### Omawiany fragment
┏━━

Takim rytuałem, mitem, legendą czy świętością może być w Polsce wszystko, byle tylko utwierdzało nas w przekonaniu, że dajemy coś światu, istniejemy, mamy wpływ. Ważne, żeby o nas dobrze mówili, klepali po ramieniu, docenili. Chwalimy się więc Chopinem, Janem Pawłem II czy Lechem Wałęsą. Skrzętnie pomijamy fakt, że utworów Chopina tak naprawdę niewiele osób słucha na co dzień, Papież jest niezwykle szanowaną postacią, ale jego nauki zbyt rzadko wdraża się w życie, a Lech Wałęsa wzbudza sporo kontrowersji, choćby swoim kwiecistym i czasem niewyparzonym językiem. My to wiemy. Oni nie muszą. Bo co by sobie o nas pomyśleli?

Kiedy w ubiegłym miesiącu dyskusja na temat twórczości Ryszarda Kapuścińskiego dotarła także na Wyspy, Jon Snow, dziennikarz wiadomości Channel 4 napisał na swym blogu: "Podejrzewałem, że polski reporter to falsyfikat". Wpadliśmy w święte oburzenie. Przecież Polak nie może być falsyfikatem! "On stworzył gatunek reportażu literackiego, w którym można podkolorowywać fakty, a wy tego nie rozumiecie!" – pisali oburzeni polscy internauci.

Jak ryzykownym jest igranie z narodowymi mitami przekonał się ostatnio w Londynie Władysław Frasyniuk. Podczas spotkania w Polskim Ośrodku Społeczno-Kulturalnym zachęcił zebranych, żeby "radośnie wystąpić do premiera" o ustanowienie jako dnia niepodległości 4 czerwca – daty pierwszych wolnych wyborów – zamiast dotychczasowej, 11 listopada. "Zimno, chłodno i tak naprawdę to ponure święto, w którym kultywujemy tradycję II RP" – przekonywał. "Po sali przeszedł złowrogi pomruk niezadowolenia" – donosił nasz korespondent, co było dopiero zapowiedzią burzliwej atmosfery, która po chwili zapanowała.
Kiedy w Coolturze pojawił się tekst o sprzedaży podlondyńskiego dworku Fawley Court i stwierdzenie, że nie wystarczy sam ośrodek, trzeba jeszcze mieć na niego pomysł i pieniądze – redakcja została zasypana listami oburzenia: "Przecież to nasze dziedzictwo! Musimy go bronić!".

Przykłady można mnożyć. W romantycznych zrywach i manifestowaniu dumy narodowej, nie zwracamy często uwagi czy ma ona jakieś racjonalne podstawy. Gdy ktoś śmie to kwestionować, oburzamy się, zarzucając złośliwość lub antypolonizm.

┗━━

### Lista zadań
**1.** Jaką datę dnia niepodległości Władysław Frasyniuk proponował we fragmencie w miejsce 11 listopada?
**2.** Przeredaguj część fragmentu od słów "Kiedy w Coolturze" aż do słów "złośliwość lub antypolonizm." włącznie. Zamień w niej "dworku" na "pałacyku".
**3.** Oceń, czy poniższe stwierdzenia są zgodne z fragmentem. Przy każdym odpowiedz „tak” lub „nie” i przytocz rozstrzygające słowa fragmentu.
(a) Jon Snow jest dziennikarzem wiadomości Channel 4.
(b) Utworów Chopina wiele osób słucha na co dzień.
(c) Frasyniuk wystąpił na spotkaniu w Polskim Ośrodku Społeczno-Kulturalnym.
Dane stanowią odrębny materiał, niezależny od fragmentu.

(Pozycje ze zbioru danych)
┏━━

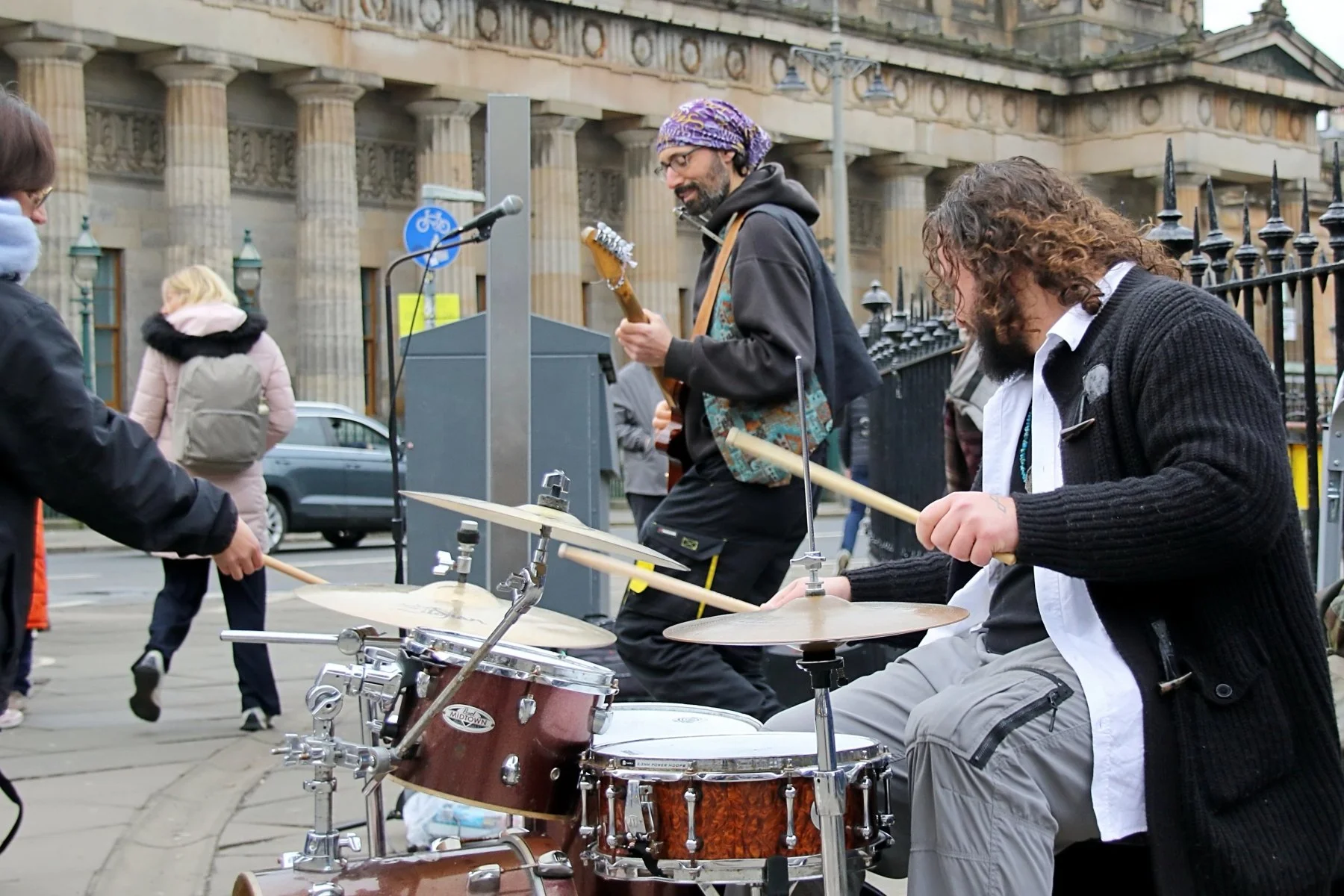 EDIFEST20251228 133312 Edinburgh 0100.JPG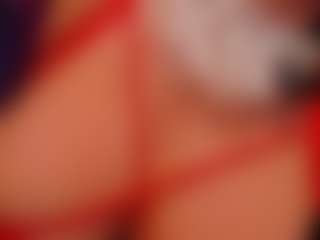 sonyaparker's Live Sex Cam Show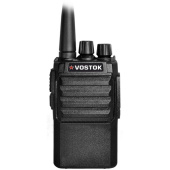 Рация VOSTOK ST-31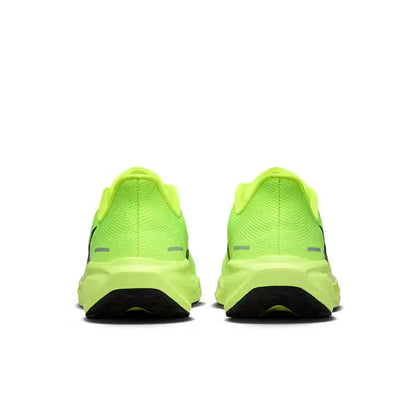 Nike Pegasus 41 Running Shoes for Men - Lightweight, Durable, Breathable Low-Cut with Rebound Technology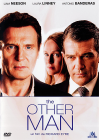 The Other Man - DVD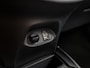 Toyota Yaris 1.0 VVT-i Sport (SCHERM, AIRCO, BLUETOOTH, SPORTSTOELEN, MULTIFUNCTIONEEL STUURWIEL, NIEUWE APK, NIEUWSTAAT)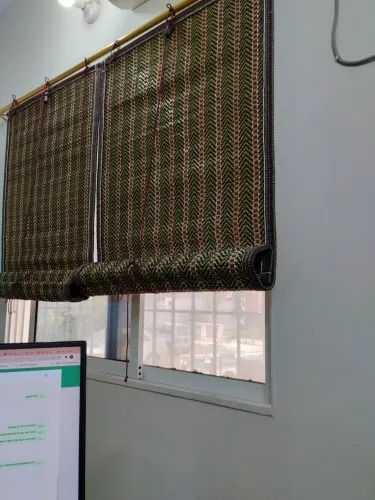 Customized%203x7%20Feet%20Bamboo%20Chik%20Blinds%20%7C%20Curtains%20For%20Windows%20%7C%20Curtains%20For%20Doors%20%7C%20Blinds%20For%20Windows%20%7C%20Blinds%20For%20Doors%20%7C%20Bamboo%20Curtains%20%7C%20Chik%20For%20Indoor%20&%20Outdoor%20Use%20%7C%20Water%20Proof%20Chik%20%7C%20Sunlight%20Protector%20%7C%20Sunshade%20Roller%20For%20Window%20Home%20-%20Image%206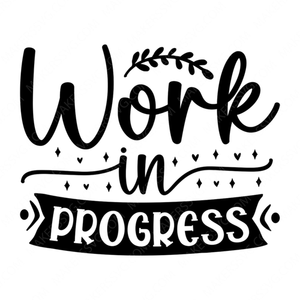 Hustle-Workinprogress-01-small-Makers SVG
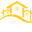 Gold House Biuro Nieruchomości Sandra Szczegielniak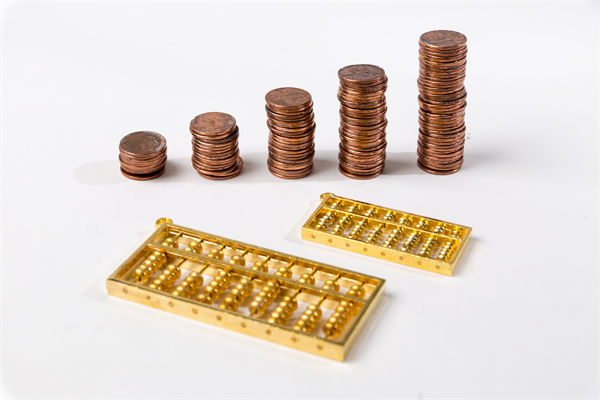 預算考核效果差，如何優化考核激發全（quán）員預（yù）算意識？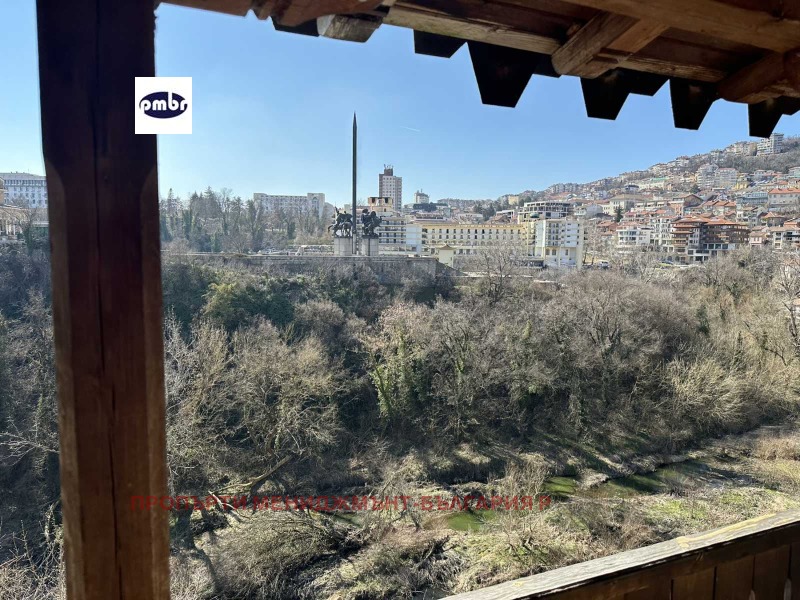 Eladó  Ház Veliko Tarnovo , Centar , 160 négyzetméter | 73875350 - kép [4]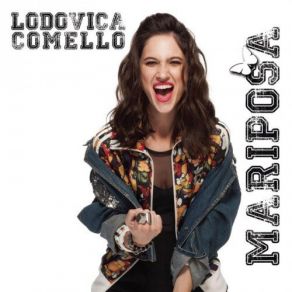 Download track Todo El Resto No Cuenta Lodovica Comello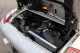 2006  911 Carrera in , 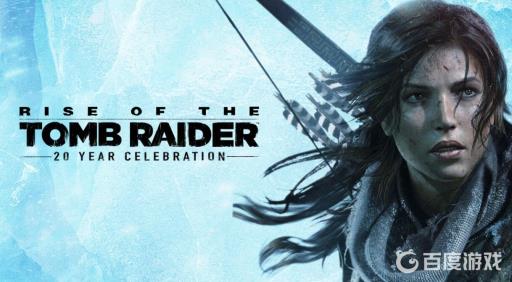 古墓丽影崛起内存多大?_古墓丽影崛起内存多大正常 古墓丽影崛起内存多大?_古墓丽影崛起内存多大正常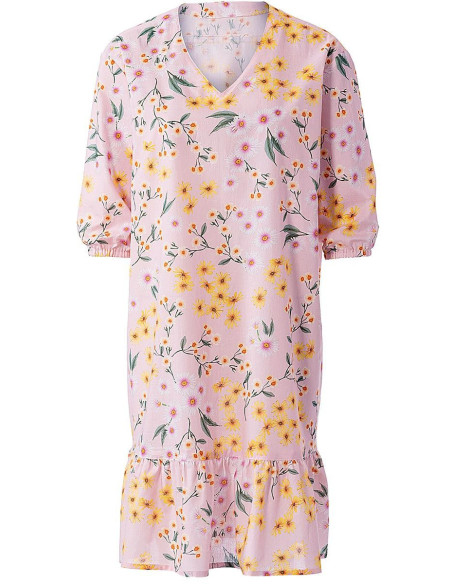 Kleidmuster - Burda 5907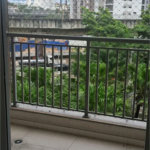 Studio à venda com 1 quarto em Vila Andrade, São Paulo, SP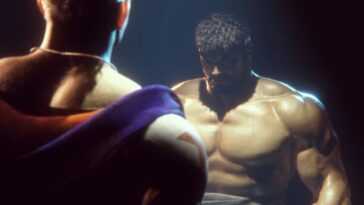 Street Fighter 6, On Sait Déjà Quelle Sera La Liste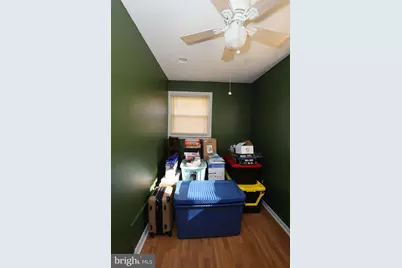 307 Edwards, Chesilhurst, NJ 08089 - Photo 31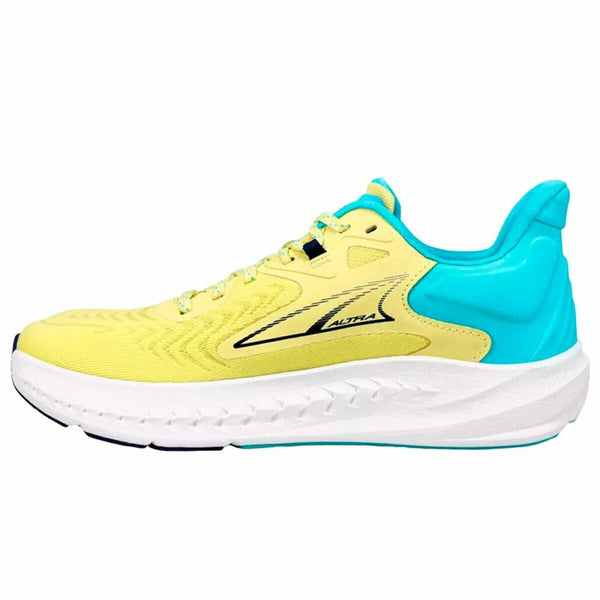 Chaussures de Running pour Adultes Altra Torin 7 Kaki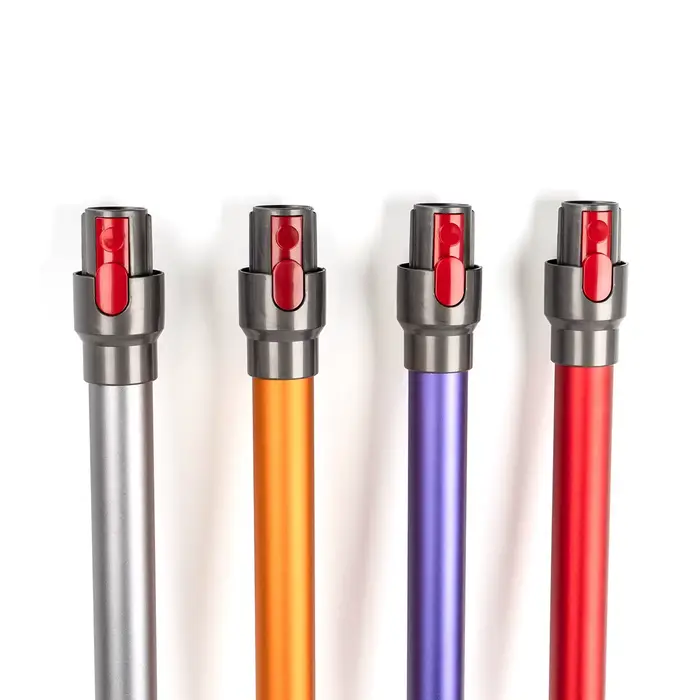 Tube d'extension pour nettoyeur de bâtons Dyson V15 V11 V10 V8 V7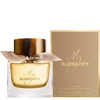 Burberry My Burberry for Women (Kvepalai Moterims) EDP - 30ml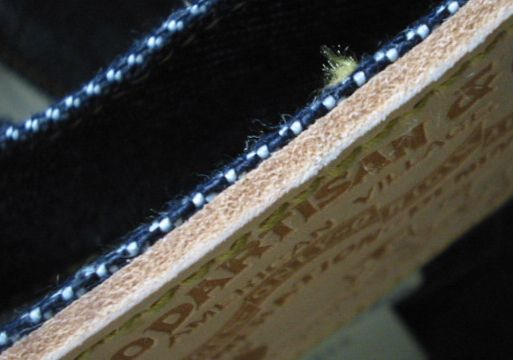 a0046803_1212652.jpg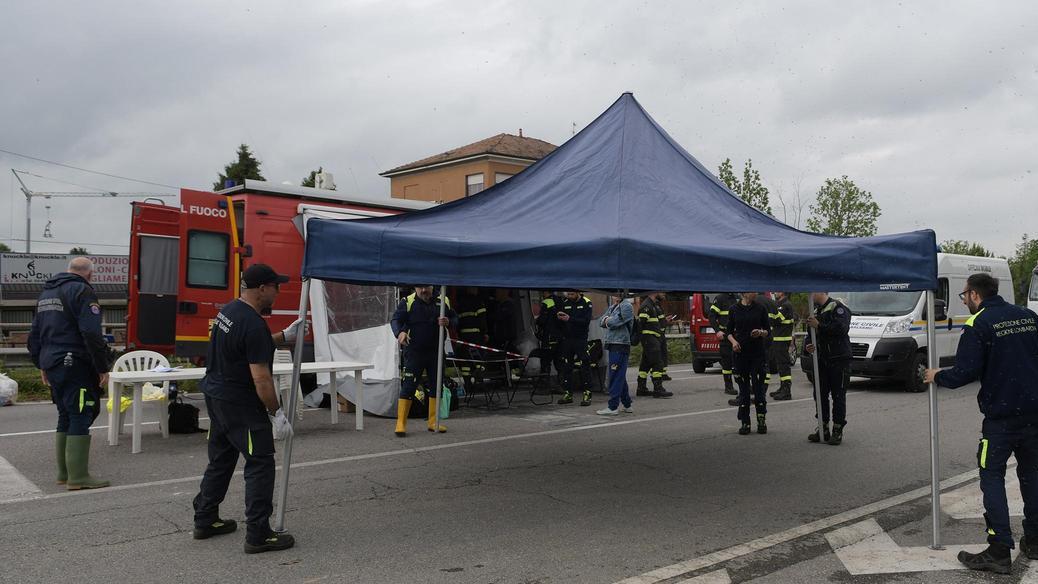  noi per voi una giornata dedicata alle emergenze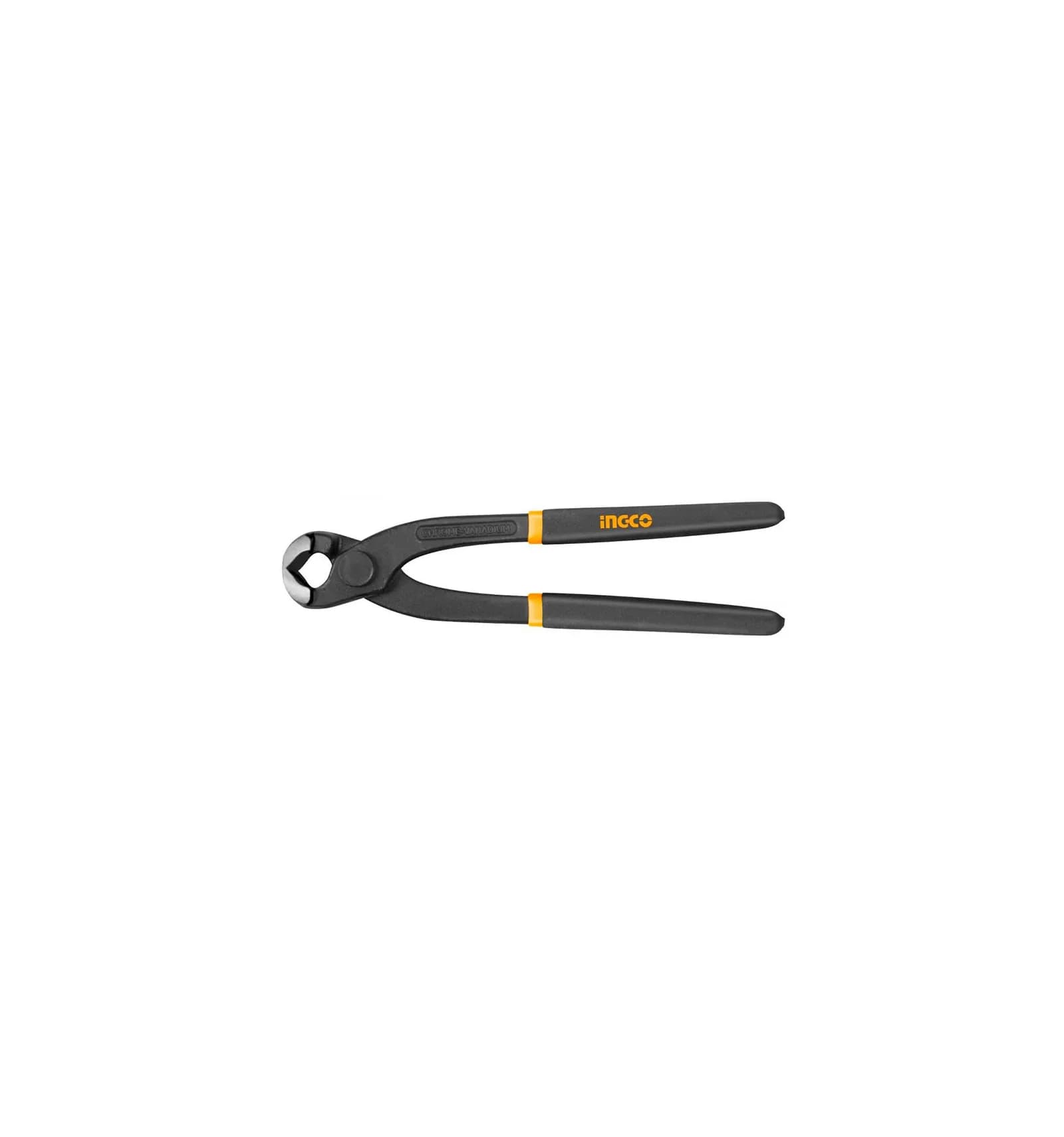 HRP02250- TENAZA 10PLG /250MM INDUSTRIAL 70171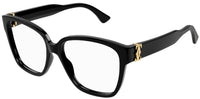 Оправи Cartier Signature C CT0451O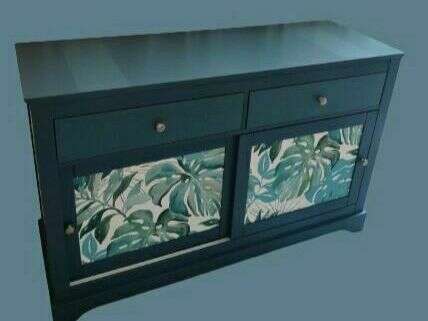 302014274_1913022282221412_2506711865659703090_n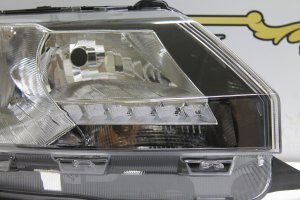 skoda,rapi̇d,halojen,ledli̇,sağ,sol,far,sifir,i̇thal,2017-2019,skoda rapi̇d halojen ledli̇ sağ,sol far sifir i̇thal 2017-2019,skoda rapi̇d halojen ledli̇ sağ sol far sifir i̇thal 2017-2019,5jb941016b 5jb941015b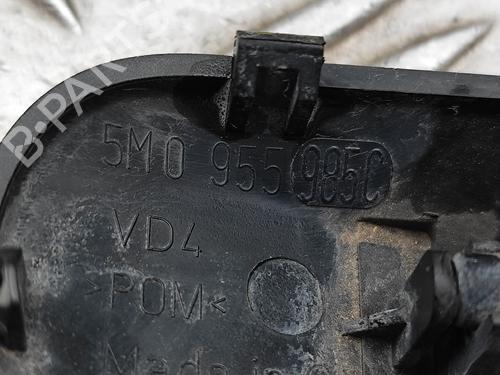 Other VW GOLF VII Variant (BA5, BV5) 2.0 TDI | BP29920214O1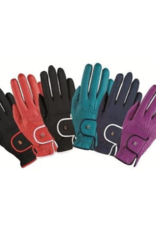 Roeckl Roeckl Lona Riding Glove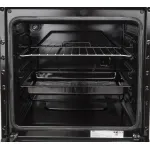 Плита Beko FFSS57000W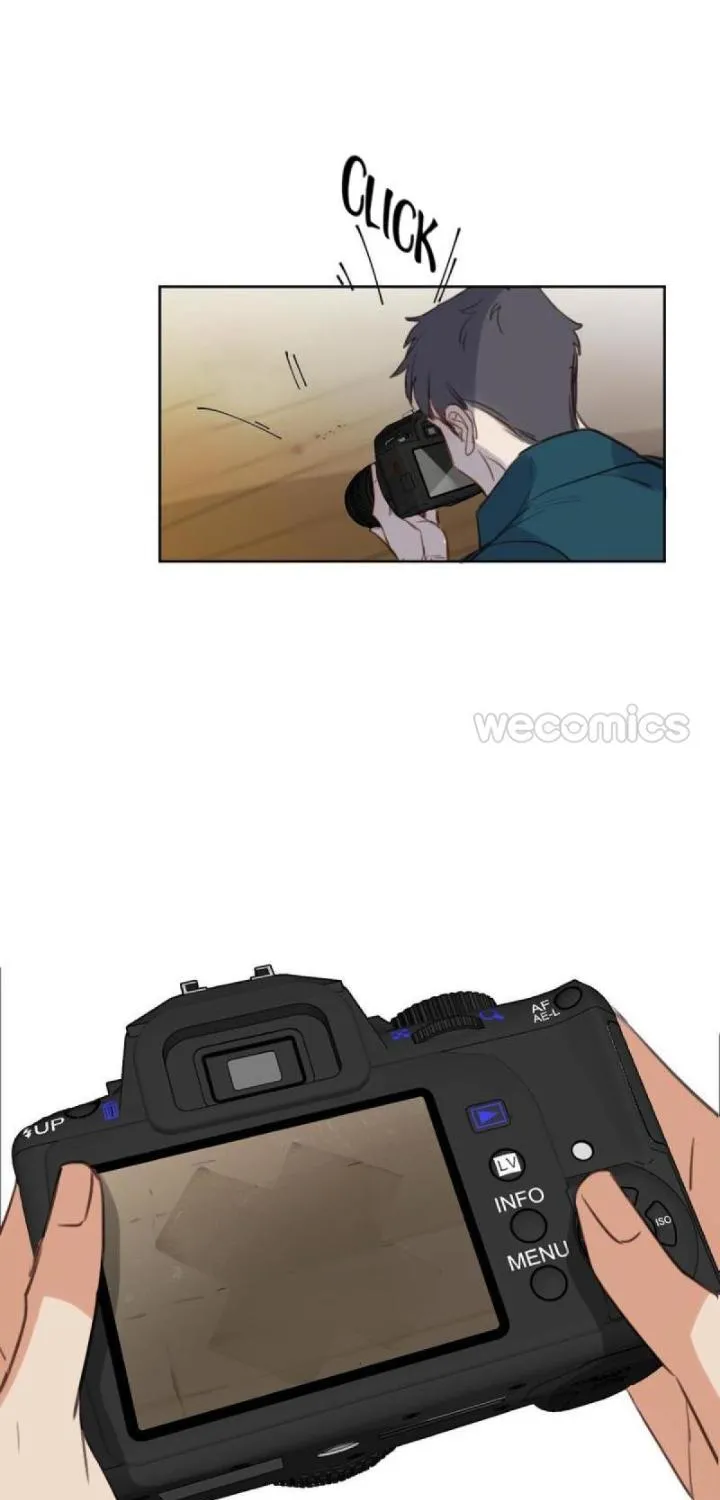 Read Unsound Relationship chapter 67 image 39 on Lezhin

┗━━

### Rozwiązania zadań
**1.** 4 czerwca, czyli datę pierwszych wolnych wyborów.

**2.**
Kiedy w Coolturze pojawił się tekst o sprzedaży podlondyńskiego pałacyku Fawley Court i stwierdzenie, że nie wystarczy sam ośrodek, trzeba jeszcze mieć na niego pomysł i pieniądze – redakcja została zasypana listami oburzenia: "Przecież to nasze dziedzictwo! Musimy go bronić!".

Przykłady można mnożyć. W romantycznych zrywach i manifestowaniu dumy narodowej, nie zwracamy często uwagi czy ma ona jakieś racjonalne podstawy. Gdy ktoś śmie to kwestionować, oburzamy się, zarzucając złośliwość lub antypolonizm.

**3.**
(a) Tak: „Jon Snow, dziennikarz wiadomości Channel 4”.
(b) Nie: „utworów Chopina tak naprawdę niewiele osób słucha na co dzień”.
(c) Tak: „Podczas spotkania w Polskim Ośrodku Społeczno-Kulturalnym zachęcił zebranych”.